2017 was the worst year on record for re-insurance companies. Hurricanes such as Harvey, Irma and Maria caused over $135bn worth of damages according to Munich Re. Already this year Moody’s assess total damages of $17-22bn according to CNBC. Further they note;

“We were close to $10 [billion] to $15 billion on Friday. The flooding is more extensive than we had anticipated, and the storm was slow moving. It hung over the Carolinas a lot more than was expected,” said Mark Zandi, chief economist at Moody’s Analytics. He said the number could be adjusted based on further flooding, as some rivers are not expected to crest until later in the week. Moody’s said Florence is among the 10 costliest hurricanes

All of this post massive forest fires around the world, enormous Typhoon Mangkhut in Asia this past w/e. SCMP writes;

One assessor estimated that claims could exceed US$1 billion, which would make Typhoon Mangkhut the most destructive storm in local history. 

All of this has led to higher losses and lower margins for re-insurance companies. Historically, huge losses have meant steep increase in rate increases. This does not seem to be the case going forward with rate increases of 0-5% in 2018 and expected same in 2019.  Reuters points out the cause of this, increased competition from other investors such as hedge funds;

The problem is that new investors like hedge funds are increasingly underwriting catastrophe risk, as an alternative to stocks and bonds. They are unlikely to go away, barring a more severe catastrophe. Analysts at RBC reckon losses would need to exceed $100 billion this year to push up rates. That leaves reinsurers facing a period of lean years. On average they can now expect a 30 percent operating margin from underwriting catastrophe risk, nearly half the level five years ago, according to RBC.
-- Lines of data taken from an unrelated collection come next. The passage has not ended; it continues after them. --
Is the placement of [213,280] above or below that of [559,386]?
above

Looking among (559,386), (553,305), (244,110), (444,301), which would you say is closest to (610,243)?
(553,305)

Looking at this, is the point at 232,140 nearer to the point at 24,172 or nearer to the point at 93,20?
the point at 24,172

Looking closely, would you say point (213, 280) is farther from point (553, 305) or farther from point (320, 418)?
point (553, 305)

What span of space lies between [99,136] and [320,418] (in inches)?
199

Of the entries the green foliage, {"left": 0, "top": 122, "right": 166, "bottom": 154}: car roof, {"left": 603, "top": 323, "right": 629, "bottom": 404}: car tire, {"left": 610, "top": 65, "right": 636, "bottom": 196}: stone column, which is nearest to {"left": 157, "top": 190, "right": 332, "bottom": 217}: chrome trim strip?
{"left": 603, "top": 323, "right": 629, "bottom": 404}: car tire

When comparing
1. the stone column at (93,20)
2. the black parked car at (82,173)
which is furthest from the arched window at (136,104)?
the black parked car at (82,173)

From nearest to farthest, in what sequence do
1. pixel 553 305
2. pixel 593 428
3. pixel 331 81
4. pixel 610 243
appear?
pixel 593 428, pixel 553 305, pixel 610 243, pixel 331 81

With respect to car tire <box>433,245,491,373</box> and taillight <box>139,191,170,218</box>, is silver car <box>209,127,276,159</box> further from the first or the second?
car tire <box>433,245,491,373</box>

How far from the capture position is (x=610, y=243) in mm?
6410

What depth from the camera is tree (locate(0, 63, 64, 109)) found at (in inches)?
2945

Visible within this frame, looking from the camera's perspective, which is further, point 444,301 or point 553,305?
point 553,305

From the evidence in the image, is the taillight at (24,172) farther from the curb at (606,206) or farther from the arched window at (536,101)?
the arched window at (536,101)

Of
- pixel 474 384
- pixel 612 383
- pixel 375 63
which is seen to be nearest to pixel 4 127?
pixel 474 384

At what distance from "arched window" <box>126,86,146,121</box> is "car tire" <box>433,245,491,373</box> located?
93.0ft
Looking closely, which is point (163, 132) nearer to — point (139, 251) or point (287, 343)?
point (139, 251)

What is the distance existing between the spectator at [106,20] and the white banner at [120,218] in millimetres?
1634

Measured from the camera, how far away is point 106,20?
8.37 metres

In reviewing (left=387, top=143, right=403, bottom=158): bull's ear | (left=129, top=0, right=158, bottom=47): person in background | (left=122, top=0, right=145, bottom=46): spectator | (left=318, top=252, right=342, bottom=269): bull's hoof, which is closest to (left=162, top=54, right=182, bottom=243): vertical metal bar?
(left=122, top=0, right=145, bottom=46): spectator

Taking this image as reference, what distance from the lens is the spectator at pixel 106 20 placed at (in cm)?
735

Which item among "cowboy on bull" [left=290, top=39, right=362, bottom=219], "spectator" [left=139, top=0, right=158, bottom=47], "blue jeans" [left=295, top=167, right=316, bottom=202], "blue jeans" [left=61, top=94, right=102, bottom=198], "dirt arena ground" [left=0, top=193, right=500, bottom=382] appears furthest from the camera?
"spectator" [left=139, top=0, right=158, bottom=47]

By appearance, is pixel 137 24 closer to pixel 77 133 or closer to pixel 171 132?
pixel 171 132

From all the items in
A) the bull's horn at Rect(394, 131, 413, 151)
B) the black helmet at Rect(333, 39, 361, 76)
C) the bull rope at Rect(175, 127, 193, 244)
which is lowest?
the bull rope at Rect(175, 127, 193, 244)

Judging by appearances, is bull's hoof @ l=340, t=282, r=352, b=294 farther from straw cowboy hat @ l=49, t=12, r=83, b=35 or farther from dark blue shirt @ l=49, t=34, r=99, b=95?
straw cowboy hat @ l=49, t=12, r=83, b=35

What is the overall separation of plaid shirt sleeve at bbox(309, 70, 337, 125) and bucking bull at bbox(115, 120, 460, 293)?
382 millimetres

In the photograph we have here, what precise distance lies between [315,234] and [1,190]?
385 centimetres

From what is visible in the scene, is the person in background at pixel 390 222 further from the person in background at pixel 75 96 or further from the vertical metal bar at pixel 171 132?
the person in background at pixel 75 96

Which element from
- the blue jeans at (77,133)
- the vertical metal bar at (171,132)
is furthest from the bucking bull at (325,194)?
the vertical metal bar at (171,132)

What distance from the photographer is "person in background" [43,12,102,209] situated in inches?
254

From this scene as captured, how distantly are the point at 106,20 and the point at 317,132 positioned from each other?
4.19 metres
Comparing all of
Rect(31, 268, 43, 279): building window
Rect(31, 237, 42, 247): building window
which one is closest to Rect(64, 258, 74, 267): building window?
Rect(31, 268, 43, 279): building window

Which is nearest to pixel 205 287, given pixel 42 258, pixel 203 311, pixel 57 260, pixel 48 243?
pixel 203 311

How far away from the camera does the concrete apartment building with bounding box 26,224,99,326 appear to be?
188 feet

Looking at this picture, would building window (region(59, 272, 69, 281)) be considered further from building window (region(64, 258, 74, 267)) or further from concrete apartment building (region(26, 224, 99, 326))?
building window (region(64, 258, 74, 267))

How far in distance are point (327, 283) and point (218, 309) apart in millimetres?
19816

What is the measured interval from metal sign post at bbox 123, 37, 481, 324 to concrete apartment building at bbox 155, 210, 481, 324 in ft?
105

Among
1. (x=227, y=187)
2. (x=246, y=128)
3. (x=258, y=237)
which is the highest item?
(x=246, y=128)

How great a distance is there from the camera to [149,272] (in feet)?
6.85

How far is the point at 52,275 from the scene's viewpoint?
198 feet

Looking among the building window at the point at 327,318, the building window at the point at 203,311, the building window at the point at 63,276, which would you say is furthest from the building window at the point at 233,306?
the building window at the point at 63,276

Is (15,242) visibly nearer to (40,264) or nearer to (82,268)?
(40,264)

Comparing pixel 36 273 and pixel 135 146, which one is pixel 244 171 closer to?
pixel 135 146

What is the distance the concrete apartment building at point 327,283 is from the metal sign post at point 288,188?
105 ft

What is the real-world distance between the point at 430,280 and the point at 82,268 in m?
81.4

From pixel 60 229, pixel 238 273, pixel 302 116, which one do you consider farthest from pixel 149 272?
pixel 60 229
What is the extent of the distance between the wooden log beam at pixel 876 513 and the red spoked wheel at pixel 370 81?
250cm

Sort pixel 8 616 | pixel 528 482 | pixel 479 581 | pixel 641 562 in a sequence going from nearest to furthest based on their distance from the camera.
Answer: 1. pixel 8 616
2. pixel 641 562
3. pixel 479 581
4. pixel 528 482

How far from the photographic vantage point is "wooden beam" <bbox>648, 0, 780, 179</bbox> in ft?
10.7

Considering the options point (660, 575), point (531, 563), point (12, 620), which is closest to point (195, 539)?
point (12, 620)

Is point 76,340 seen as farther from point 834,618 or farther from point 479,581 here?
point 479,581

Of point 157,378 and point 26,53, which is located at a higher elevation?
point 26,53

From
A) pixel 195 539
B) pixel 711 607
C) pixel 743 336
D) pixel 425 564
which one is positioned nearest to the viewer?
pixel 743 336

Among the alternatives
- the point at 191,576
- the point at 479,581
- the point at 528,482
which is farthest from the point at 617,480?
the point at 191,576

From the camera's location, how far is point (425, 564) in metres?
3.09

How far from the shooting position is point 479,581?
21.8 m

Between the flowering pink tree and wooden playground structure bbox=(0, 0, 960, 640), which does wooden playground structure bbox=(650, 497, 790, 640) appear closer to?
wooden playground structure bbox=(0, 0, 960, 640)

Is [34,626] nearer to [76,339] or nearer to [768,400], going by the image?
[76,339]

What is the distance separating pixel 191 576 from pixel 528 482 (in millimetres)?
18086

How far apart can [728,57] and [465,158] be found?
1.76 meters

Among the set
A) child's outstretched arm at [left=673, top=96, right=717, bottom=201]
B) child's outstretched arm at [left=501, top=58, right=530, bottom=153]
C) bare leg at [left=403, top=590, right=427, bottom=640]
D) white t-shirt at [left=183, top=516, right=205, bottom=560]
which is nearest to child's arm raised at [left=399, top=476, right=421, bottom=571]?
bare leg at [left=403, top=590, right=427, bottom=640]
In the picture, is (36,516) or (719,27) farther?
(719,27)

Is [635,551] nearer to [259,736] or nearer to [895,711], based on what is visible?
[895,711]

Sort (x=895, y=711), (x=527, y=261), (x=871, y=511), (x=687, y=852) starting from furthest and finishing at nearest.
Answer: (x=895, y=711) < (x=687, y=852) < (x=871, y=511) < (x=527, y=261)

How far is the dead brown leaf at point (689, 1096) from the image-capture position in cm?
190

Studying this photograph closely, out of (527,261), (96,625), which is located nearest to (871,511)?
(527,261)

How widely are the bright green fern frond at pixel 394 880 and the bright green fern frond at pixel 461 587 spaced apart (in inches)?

One way to mitigate this storm for the re-insurance companies is through m&a. This is something Fitch emphasized at the re-insurance companies global gathering earlier this month according to Insurance Journal;  

The firm said intense market competition and capital levels will continue to drive merger and acquisition (M&A) activity in the reinsurance sector while smaller players lacking scale and diversification will see further pressure on growth and profitability.

Marginalized companies are increasingly incentivized to explore M&A, as they face the challenges of operating in a difficult market environment, according to Fitch.

These factors, coupled with the impact of the U.S. tax reforms and the record 2017 catastrophe losses, should support M&A activity for the sector into 2019, the firm’s analysts said

The m&a spree has already started. Earlier this year Argo Group, for example, recently tried to buy Aspen Insurance, but was beaten by Apollo Global Management. Below is a list of recent deals.

Source: Reinsurance News

Examples of companies in the sector keep an eye for are;

As an investor or trader, beyond these companies, there are no pure re-insurance ETFs but one can trade IAK US, KIE US or KBWP US as general insurance ETFs that have good exposure to re-insurance sector.

Summary:  As the frequency of various forms of storms and natural disasters increase, it will be good to put various companies in the Re-Insurance sector on the radar, as one major way of counter decline in growth, and lower margins is through m&a.